For the first time in more than a year, the Bank of Canada has decided not to raise its key interest rate.

The central bank decided Wednesday morning to keep the rate at 4.5 per cent. The hold was widely expected by economists. Before today, there have been eight consecutive increases which saw the key rate rise by 4.25 per cent.

"They feel that the moves that they've already made have curtailed inflation," said Aaron Ruston, a financial advisor with Purposed Financial in Moose Jaw. "What inflation does, is it works insidiously through the system. For instance, you'll find oil prices increasing as an example and then interest rates start to rise but then as trucking and shipping costs start to rise, other steps down the line start to increase in value. Really what this does, by not making any moves and staying static on it, they're saying 'OK, we're happy with it to this point, but don't think that in the future we couldn't bump it up again'."

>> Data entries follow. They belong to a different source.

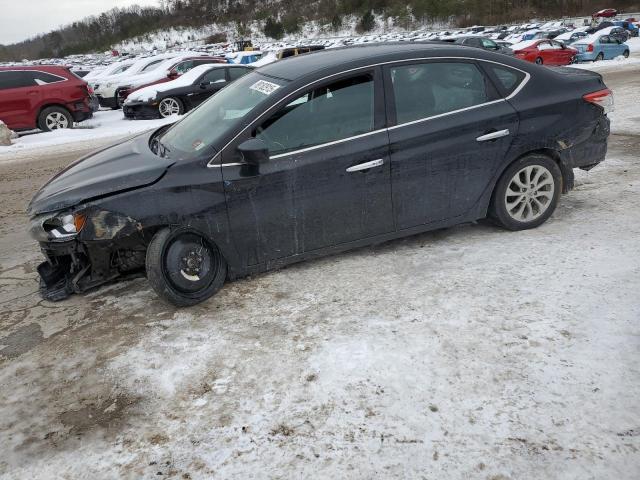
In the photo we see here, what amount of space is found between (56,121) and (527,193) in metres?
12.3

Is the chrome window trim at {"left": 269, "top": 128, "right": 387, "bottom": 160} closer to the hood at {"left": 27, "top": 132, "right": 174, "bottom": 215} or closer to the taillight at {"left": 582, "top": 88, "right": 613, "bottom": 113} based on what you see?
the hood at {"left": 27, "top": 132, "right": 174, "bottom": 215}

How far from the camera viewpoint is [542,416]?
8.41ft

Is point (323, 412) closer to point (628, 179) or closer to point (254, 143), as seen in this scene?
point (254, 143)

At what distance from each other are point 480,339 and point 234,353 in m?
1.42

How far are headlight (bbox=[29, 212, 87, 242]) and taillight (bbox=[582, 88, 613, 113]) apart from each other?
13.6 feet

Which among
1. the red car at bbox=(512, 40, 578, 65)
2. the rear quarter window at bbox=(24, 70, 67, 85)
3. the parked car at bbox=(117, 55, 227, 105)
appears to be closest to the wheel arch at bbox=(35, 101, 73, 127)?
the rear quarter window at bbox=(24, 70, 67, 85)

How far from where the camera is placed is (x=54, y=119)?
13414mm

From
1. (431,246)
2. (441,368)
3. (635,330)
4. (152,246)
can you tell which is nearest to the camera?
(441,368)

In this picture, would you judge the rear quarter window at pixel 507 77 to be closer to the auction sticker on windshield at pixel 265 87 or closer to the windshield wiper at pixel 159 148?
the auction sticker on windshield at pixel 265 87

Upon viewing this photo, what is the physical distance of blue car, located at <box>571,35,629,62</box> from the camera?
24812 millimetres

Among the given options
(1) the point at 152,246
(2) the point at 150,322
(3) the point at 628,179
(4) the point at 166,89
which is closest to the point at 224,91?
(1) the point at 152,246

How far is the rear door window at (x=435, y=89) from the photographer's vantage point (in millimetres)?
4211

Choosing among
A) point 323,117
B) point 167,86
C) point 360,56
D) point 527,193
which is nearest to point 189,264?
point 323,117

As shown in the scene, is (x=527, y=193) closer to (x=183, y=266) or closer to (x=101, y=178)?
(x=183, y=266)
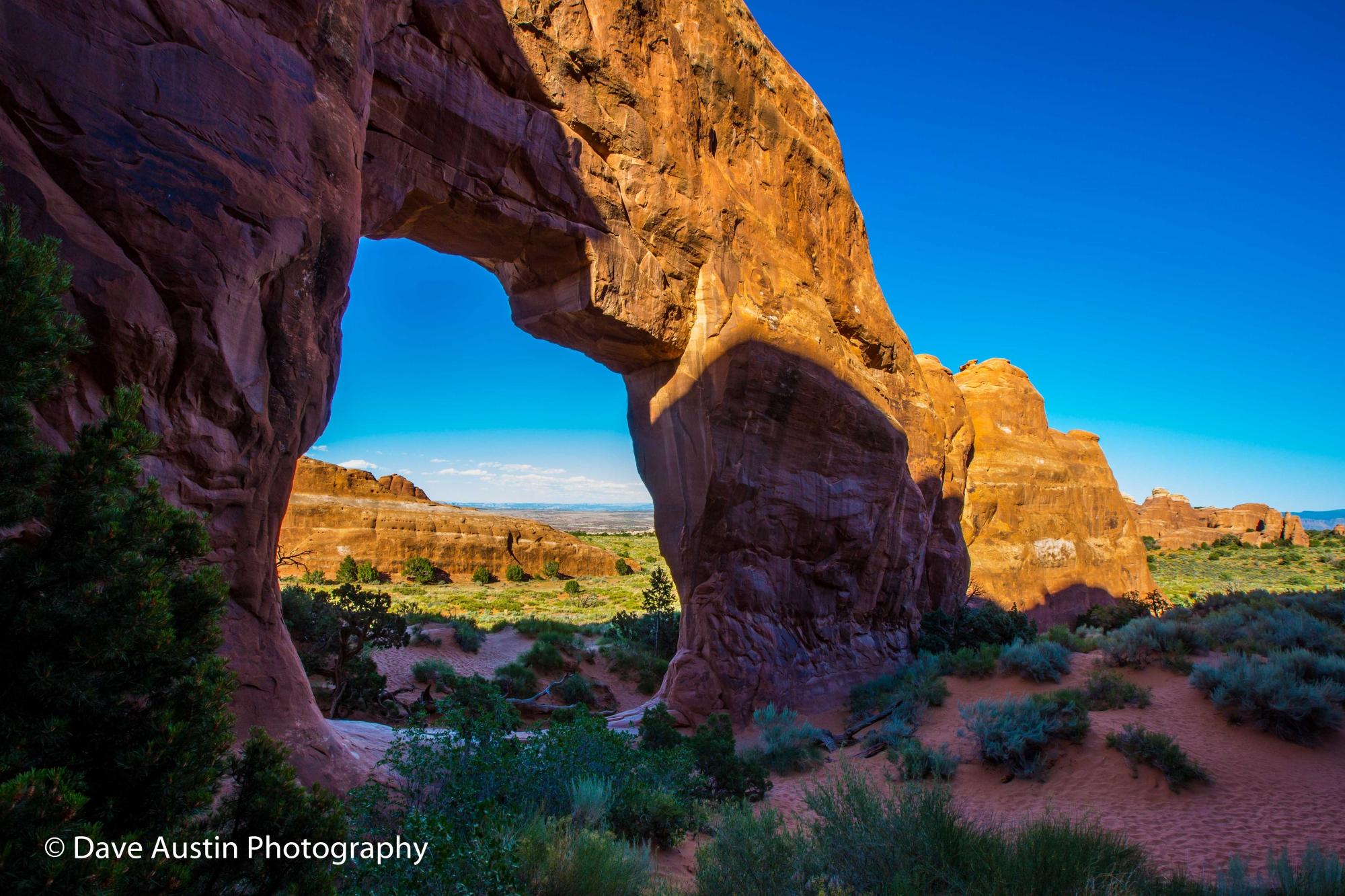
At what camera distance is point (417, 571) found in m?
32.0

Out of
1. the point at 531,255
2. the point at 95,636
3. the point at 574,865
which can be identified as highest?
the point at 531,255

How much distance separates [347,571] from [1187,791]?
2977cm

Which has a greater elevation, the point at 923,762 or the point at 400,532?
the point at 923,762

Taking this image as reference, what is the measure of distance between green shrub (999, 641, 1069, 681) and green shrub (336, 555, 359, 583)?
1024 inches

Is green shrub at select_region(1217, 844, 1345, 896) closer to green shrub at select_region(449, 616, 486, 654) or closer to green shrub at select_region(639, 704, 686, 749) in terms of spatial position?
Answer: green shrub at select_region(639, 704, 686, 749)

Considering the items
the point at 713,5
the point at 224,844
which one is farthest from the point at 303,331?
the point at 713,5

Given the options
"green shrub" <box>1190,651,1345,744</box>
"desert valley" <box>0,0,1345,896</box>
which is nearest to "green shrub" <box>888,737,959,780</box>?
"desert valley" <box>0,0,1345,896</box>

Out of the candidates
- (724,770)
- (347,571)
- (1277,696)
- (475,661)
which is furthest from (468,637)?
(1277,696)

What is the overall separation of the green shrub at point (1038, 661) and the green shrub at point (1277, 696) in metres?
2.23

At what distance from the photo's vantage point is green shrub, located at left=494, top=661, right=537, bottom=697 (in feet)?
49.5

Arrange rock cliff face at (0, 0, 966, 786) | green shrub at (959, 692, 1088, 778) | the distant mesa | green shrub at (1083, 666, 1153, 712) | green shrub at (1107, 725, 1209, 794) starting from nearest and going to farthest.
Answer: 1. rock cliff face at (0, 0, 966, 786)
2. green shrub at (1107, 725, 1209, 794)
3. green shrub at (959, 692, 1088, 778)
4. green shrub at (1083, 666, 1153, 712)
5. the distant mesa

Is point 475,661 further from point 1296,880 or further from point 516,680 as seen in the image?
point 1296,880

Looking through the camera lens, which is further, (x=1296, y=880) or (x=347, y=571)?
(x=347, y=571)

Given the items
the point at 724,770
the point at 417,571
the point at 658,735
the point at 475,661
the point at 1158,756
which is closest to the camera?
the point at 724,770
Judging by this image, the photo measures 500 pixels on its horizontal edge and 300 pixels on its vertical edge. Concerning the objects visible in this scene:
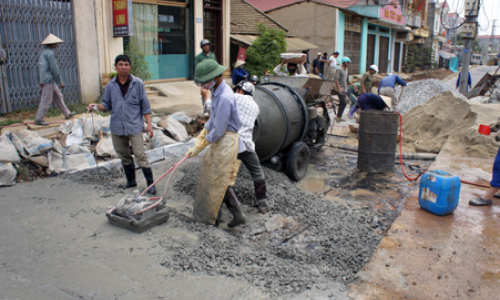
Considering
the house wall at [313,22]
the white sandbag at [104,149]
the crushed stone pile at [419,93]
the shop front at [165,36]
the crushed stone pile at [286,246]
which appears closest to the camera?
A: the crushed stone pile at [286,246]

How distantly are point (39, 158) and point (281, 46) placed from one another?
386 inches

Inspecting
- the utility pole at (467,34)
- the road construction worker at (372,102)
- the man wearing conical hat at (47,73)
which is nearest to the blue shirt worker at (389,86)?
the road construction worker at (372,102)

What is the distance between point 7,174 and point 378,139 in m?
5.70

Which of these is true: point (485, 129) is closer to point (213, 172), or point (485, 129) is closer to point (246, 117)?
point (246, 117)

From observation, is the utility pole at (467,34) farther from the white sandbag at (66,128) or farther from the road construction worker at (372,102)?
the white sandbag at (66,128)

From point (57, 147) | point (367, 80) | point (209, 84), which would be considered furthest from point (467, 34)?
point (57, 147)

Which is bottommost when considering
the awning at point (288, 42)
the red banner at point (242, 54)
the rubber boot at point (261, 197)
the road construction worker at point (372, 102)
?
the rubber boot at point (261, 197)

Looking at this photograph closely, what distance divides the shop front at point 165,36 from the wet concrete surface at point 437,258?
921 cm

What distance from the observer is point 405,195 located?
5.94 metres

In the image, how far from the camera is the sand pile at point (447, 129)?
770 cm

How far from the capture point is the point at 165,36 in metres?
12.5

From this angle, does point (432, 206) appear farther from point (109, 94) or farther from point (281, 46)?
point (281, 46)

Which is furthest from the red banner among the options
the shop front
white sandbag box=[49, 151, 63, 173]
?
white sandbag box=[49, 151, 63, 173]

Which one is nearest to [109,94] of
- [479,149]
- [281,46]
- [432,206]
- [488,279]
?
[432,206]
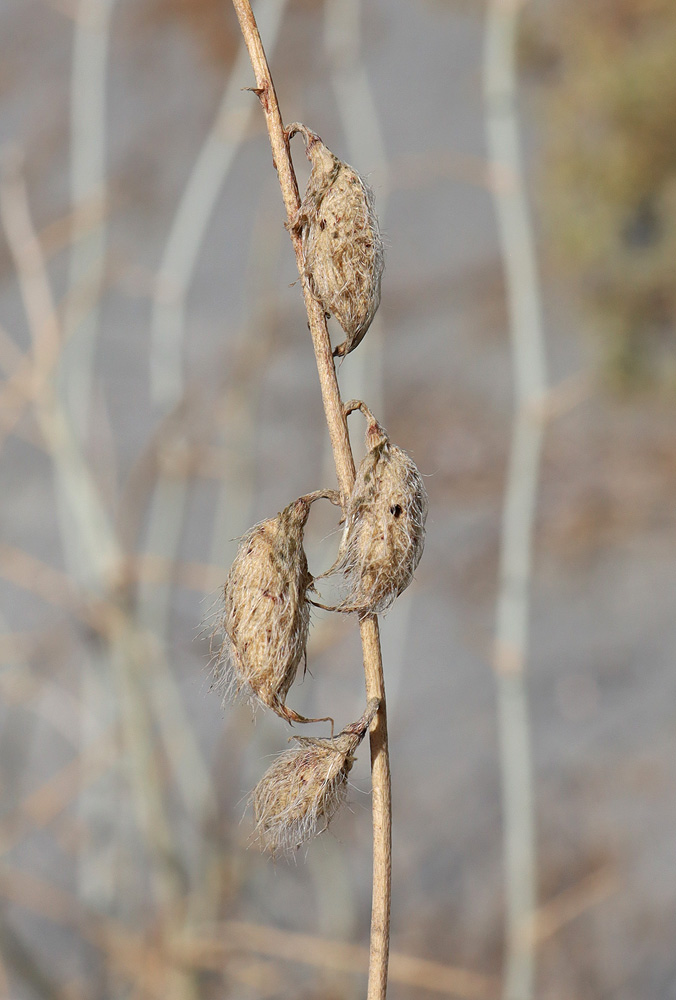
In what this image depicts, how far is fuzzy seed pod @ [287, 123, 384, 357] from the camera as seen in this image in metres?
0.14

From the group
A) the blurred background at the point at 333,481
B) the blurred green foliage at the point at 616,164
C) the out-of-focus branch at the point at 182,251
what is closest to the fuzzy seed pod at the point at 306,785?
the blurred background at the point at 333,481

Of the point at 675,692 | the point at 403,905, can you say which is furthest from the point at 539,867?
the point at 675,692

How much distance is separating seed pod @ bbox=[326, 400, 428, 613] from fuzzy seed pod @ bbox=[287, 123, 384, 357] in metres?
0.02

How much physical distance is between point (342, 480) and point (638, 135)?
0.87 meters

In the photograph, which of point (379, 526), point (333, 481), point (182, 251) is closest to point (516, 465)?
point (333, 481)

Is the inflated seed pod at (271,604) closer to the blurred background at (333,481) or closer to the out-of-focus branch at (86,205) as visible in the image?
the blurred background at (333,481)

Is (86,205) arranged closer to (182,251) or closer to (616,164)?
(182,251)

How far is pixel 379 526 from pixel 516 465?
56 cm

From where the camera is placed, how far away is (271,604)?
0.49ft

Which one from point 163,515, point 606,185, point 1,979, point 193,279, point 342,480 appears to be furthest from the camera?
point 193,279

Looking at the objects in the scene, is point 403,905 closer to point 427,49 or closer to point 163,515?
point 163,515

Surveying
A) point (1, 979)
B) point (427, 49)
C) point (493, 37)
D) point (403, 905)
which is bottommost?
point (1, 979)

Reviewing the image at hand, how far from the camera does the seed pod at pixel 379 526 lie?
5.6 inches

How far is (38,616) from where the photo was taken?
90 centimetres
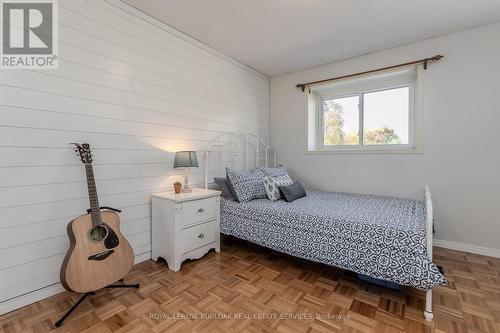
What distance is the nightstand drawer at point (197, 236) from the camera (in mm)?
2262

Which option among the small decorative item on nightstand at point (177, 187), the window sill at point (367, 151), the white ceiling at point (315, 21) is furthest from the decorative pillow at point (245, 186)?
the white ceiling at point (315, 21)

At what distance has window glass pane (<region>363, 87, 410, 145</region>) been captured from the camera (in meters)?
3.09

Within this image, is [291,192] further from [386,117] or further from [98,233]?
[98,233]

Ruston says the U.S. is facing very similar questions to what we are. The U.S. central bank rate is currently at 4.75 per cent

"They're facing escalating prices. They're increasing interest rates, they've had eight moves just like we have over the last year. They're having people face too, the affordability of homes, financing things. They've fallen a bit into the same trap that we have in a way. When interest rates were so low, and we saw escalating values on homes and equity positions like that, people were going out and borrowing and they were borrowing with variable interest rates and now that's catching up with them...They're actually in better shape than we are. We always talk about the U.S. being so out of control, when really Canada has higher debt per person really owing than the U.S. does."

He adds that while today's decision is good news for borrowers, it also provides another opportunity to reevaluate your overall financial planning.

"Sometimes the best investment you can make is paying down nondeductible interest on your debts. Do an analysis. Come on in, we'll do an analysis as an example. Is it better to invest? Is it better to pay down your debt. Good right now, but also provides us one more opportunity to really attack that debt that is possibly increased over the last number of months."

The Bank of Canada’s next interest rate decision is on April 12.